Patients undergoing CABG surgery are needed to maintain a slower heart rate to reduce myocardial oxygen consumption and facilitate the surgical procedure. Although CABG patients will have a slower heart rate during the anesthesia and operation because of pre-operative β-blockers and anesthetic agents, but the heart rate still inevitable increase during the surgery and anesthesiologist need to use the additional beta blockers. In this study, vasopressin group patients need less beta blockers but not in norepinephrine group patients. The reasons may be norepinephrine has positive inotropic and positive frequency effect and pulmonary pressure is relatively unstable.

Vasopressin, also known as antidiuretic hormone can reduce urine output. But this study did not indicate an obvious decreament in the urine output after treatment of vasopressin. Enough arterial pressure and cardiac output can assure enough kidney perfusion and result in maintained urine output. Antidiuretic hormone can enhance the kidney collecting duct re-absorption of H2O, leading to dilutional hyponatremia. Serum sodium and other electrolytes should be monitored during prolonged use of vasopressin.

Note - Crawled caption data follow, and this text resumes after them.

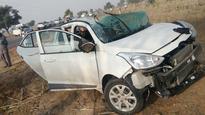 3 members of family die in car accident near Phalodi, 2 injured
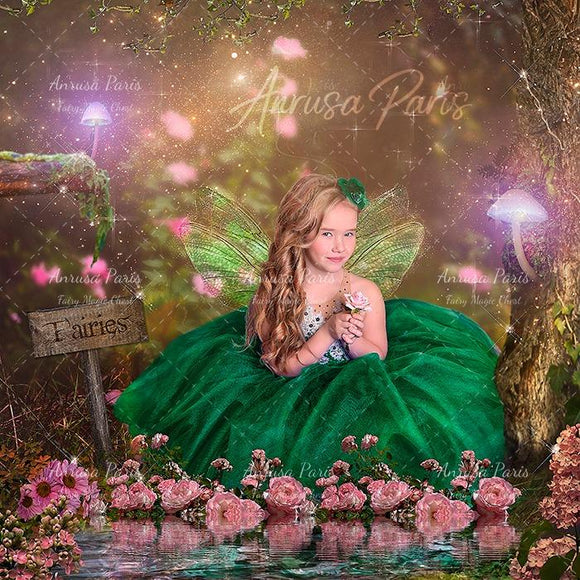 Digital background / backdrop for fairy by Anrusa Paris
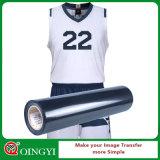 Qingyi populärer Flex-PU-Vinylwärmeübertragung-Film für Sportkleidung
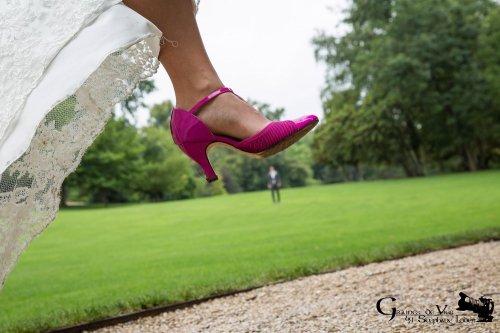 Photographe mariage - LODES STEPHANE - photo 75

In addition, it was generally believed that high blood pressure can lead to increased surgical drainage. But in this study vasopressin increased blood pressure without increasing the amount of bleeding volume. Some study demonstrated that the anti-diuretic hormone receptor has three subtypes, V1, V2 and V3 receptors. V2 receptor exciting can increase the concentration of plasma coagulation factor VII and vWF. Consequently, researchers have already proposed: for those patients with reduced plasma level of factor VIII and vWF such as hemophilia A and type I von Willebrand disease, anti-diuretic hormone should be administered during perioperative time[6].

Vasopressin can also cause a transient elevation in blood glucose and the mechanism is related to the liver glycogen catabolism by V1 receptor. We recommended that patients’ blood glucose should be monitored for prolonged use of vasopressin and those with diabetic mellitus[7].

In conclusion, vasopressin may be another choice to deal with hypotension during CABG surgeries.